Spin coating is a procedure used to apply uniform thin films to flat substrates.

Primer and Photoresist Application

Deposition methods:

• Spin on
  • Most common method.
  • Liquid is dispensed onto the center of the wafer.
  • Wafer is spun at high speed.
  • Centrifugal force spreads the liquid over the wafer.
• Spray on
  • Liquid is sprayed onto the wafer.
  • Wafer is spun at high speed.
  • Centrifugal force spreads the liquid over the wafer.
• Plate on
  • Liquid is poured onto the wafer.
  • Wafer is spun at high speed.
  • Centrifugal force spreads the liquid over the wafer.

Wafer Primer

A pre-resist coating to promote the adhesion of the resist to the substrate and reduce the amount of lateral etching or undercutting.
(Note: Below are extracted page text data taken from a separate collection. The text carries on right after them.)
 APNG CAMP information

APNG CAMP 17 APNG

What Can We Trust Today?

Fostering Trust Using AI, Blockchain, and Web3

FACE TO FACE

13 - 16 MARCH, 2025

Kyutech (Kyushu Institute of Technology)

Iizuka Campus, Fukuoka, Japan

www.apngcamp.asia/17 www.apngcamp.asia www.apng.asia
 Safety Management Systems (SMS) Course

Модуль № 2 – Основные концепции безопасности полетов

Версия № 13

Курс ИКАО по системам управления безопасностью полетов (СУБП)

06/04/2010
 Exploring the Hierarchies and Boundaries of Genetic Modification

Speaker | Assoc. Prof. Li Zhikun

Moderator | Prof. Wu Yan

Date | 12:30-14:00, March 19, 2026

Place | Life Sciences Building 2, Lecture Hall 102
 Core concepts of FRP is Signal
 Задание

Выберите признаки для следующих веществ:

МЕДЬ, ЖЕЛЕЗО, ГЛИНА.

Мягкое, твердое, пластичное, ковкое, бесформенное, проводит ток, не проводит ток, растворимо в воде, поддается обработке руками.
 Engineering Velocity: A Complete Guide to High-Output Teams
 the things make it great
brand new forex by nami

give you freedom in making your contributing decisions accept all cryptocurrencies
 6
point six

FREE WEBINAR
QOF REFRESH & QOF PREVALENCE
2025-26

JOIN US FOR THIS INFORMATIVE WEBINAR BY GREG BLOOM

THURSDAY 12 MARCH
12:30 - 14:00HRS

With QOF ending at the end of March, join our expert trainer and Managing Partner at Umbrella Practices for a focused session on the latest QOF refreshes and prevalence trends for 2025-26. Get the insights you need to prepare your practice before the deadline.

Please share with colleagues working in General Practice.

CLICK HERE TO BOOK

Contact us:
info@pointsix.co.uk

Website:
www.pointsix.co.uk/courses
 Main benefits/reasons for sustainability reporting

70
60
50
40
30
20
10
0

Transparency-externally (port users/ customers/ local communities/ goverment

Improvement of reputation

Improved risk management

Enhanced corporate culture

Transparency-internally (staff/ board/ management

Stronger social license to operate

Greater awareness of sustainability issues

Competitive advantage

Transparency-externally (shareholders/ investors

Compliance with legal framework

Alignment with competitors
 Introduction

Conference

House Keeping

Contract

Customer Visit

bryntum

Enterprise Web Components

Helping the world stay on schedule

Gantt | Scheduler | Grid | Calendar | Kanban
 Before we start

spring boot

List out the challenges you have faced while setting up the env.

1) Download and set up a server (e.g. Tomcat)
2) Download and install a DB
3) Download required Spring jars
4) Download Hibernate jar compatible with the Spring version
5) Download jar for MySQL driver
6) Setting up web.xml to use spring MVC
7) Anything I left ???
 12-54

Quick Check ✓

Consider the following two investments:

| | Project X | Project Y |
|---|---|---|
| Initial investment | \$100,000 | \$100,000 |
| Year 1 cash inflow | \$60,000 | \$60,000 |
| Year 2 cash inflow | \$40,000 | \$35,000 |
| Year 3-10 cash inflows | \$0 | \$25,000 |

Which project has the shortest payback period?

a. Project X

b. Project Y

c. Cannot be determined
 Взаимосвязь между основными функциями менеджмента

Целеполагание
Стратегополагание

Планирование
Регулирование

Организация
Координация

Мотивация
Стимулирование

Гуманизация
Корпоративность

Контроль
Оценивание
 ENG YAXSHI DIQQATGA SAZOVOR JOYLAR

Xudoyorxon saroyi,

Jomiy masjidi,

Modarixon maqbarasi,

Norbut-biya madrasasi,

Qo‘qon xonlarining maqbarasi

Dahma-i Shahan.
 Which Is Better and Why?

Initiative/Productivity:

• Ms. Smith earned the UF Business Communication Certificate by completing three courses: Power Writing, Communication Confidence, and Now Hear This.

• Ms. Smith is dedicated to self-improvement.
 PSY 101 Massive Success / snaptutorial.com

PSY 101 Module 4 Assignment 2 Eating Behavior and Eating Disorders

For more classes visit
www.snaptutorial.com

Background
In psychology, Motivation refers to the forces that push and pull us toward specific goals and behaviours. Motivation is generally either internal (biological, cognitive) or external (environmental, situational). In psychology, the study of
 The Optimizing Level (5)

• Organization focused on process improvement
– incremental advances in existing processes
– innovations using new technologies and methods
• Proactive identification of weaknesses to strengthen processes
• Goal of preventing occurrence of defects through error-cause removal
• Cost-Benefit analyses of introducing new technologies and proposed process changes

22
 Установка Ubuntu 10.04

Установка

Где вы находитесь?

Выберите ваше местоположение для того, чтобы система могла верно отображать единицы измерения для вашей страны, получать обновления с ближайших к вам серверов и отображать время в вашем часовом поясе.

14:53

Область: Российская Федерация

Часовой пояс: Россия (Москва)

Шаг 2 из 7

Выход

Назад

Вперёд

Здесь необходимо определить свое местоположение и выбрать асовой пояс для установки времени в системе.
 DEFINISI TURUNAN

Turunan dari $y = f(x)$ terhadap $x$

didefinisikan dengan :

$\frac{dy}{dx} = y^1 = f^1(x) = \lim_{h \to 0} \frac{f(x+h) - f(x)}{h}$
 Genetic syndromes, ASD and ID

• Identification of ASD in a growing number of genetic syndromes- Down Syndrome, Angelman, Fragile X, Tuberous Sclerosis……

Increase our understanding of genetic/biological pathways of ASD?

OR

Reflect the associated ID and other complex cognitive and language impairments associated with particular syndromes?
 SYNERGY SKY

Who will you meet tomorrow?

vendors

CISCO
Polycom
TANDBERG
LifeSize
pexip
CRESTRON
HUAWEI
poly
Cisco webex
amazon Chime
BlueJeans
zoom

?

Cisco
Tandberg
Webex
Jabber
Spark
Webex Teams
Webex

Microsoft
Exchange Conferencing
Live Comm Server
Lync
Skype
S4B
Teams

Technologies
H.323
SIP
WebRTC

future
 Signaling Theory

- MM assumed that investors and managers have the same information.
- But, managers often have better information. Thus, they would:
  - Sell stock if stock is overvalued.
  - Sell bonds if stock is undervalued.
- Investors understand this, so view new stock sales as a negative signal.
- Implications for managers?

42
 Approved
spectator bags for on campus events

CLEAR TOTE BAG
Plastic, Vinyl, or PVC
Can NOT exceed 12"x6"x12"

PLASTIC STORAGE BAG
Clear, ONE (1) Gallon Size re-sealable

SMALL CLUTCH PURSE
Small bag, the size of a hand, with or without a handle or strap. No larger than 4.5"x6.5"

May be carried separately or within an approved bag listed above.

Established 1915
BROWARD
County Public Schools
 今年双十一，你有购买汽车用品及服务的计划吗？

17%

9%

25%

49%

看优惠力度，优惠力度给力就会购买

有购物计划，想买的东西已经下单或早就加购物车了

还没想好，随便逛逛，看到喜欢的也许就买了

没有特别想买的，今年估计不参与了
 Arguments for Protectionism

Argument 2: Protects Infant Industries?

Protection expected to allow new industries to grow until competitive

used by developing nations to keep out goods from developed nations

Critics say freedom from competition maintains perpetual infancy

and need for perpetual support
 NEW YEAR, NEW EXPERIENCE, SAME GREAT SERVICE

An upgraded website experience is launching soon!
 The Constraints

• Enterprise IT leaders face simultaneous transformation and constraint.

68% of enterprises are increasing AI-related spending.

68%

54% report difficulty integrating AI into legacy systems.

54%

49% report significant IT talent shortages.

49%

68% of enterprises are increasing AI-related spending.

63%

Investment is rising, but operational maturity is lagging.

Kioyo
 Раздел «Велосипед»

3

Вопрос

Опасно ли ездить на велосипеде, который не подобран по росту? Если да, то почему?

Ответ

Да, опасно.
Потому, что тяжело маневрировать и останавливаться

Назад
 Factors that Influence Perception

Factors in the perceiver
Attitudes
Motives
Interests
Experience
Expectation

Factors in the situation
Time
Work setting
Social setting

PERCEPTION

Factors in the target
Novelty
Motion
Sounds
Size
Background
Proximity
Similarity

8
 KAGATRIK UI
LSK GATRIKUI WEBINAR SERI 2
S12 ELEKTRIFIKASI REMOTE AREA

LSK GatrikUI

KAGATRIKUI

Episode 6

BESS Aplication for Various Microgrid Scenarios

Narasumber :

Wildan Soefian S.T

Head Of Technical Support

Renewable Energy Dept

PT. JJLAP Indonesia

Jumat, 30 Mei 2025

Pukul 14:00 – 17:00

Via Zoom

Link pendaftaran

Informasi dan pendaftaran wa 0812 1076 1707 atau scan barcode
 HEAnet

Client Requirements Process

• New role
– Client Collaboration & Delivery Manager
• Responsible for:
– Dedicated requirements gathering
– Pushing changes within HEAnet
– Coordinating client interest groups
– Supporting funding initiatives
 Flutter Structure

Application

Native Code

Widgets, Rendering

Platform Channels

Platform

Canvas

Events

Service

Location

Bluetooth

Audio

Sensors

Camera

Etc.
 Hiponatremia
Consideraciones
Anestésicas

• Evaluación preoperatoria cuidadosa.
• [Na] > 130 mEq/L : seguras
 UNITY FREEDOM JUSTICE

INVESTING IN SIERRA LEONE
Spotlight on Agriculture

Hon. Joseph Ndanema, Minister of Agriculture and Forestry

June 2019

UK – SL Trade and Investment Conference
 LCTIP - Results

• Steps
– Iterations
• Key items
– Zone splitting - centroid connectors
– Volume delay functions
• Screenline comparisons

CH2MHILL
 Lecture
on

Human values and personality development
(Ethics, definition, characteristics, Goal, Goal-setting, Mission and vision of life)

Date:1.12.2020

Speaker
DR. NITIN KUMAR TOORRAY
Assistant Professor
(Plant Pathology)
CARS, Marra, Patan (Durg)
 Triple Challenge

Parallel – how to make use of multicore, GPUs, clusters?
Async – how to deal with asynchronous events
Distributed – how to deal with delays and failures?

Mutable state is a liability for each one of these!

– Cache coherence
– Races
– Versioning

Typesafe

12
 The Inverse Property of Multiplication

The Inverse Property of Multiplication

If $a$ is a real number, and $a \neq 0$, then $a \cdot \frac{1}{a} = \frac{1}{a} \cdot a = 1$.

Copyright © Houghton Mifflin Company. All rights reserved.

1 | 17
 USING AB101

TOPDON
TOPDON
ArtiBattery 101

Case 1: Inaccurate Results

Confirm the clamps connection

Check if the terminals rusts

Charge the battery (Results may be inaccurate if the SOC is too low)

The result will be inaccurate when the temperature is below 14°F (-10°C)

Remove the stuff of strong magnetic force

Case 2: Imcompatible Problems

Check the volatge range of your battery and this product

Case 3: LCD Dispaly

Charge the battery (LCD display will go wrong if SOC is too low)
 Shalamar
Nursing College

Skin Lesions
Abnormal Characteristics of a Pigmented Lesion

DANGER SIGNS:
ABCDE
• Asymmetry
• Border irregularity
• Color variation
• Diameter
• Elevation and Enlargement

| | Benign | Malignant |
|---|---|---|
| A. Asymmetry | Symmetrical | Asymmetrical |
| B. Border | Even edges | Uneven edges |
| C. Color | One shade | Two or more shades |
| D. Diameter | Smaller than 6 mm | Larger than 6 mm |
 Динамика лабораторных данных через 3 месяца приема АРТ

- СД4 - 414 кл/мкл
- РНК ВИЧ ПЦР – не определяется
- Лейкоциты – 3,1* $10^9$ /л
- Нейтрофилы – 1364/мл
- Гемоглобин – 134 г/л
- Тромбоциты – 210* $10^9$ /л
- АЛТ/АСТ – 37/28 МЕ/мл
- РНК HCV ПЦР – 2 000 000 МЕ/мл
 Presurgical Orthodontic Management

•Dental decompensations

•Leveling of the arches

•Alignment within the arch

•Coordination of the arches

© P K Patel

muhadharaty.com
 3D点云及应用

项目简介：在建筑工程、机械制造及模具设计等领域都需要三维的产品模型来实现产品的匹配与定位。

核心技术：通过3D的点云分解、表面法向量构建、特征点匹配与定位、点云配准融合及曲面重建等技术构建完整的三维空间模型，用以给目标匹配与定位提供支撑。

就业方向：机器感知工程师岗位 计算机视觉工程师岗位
Intermolecular bonding with both the resist and the substrate surface onto which it is applied.

The most common primer is HMDS (Hexamethyldisilazane). $\text{CH}_3$ group left outside which keep hydrophobic resisting wet etching.

Spin-coating

$$ T = \frac{KP^2}{\sqrt{\omega}} $$

where, $T$ is the thickness of the film, $K$ is the spin coater constant, $P$ is the percentage of solids in the photoresist (relative to viscosity), and $\omega$ is the spin coater rpm/1000.

Figure 2: Spin Coating Process.

Artifacts in Spin Coating

• Striations
  • Variations in resist thickness, radially out from center of wafer.
  • Due to non-uniform drying of solvent during spin coating.

• Streaks
  • Radial patterns caused by hard particles whose diameter are greater than the resist thickness.

Artifacts in Exposure

Diffraction and over/under development lead to non-ideal cross-sections.

Mask defects can also cause defects in the final product. Dust, scratches, and pinholes can all cause defects.

Standing waves in resits can cause non-uniformity in the resist thickness.

Front to back surface (substrate reflections in resists can create standing wave patterns that alter scallop the resist edges.

Artifacts in Development

Quantify line & gap width, line and gap width may vary, but spatial period = layout.

Under/over development can cause non-ideal cross-sections.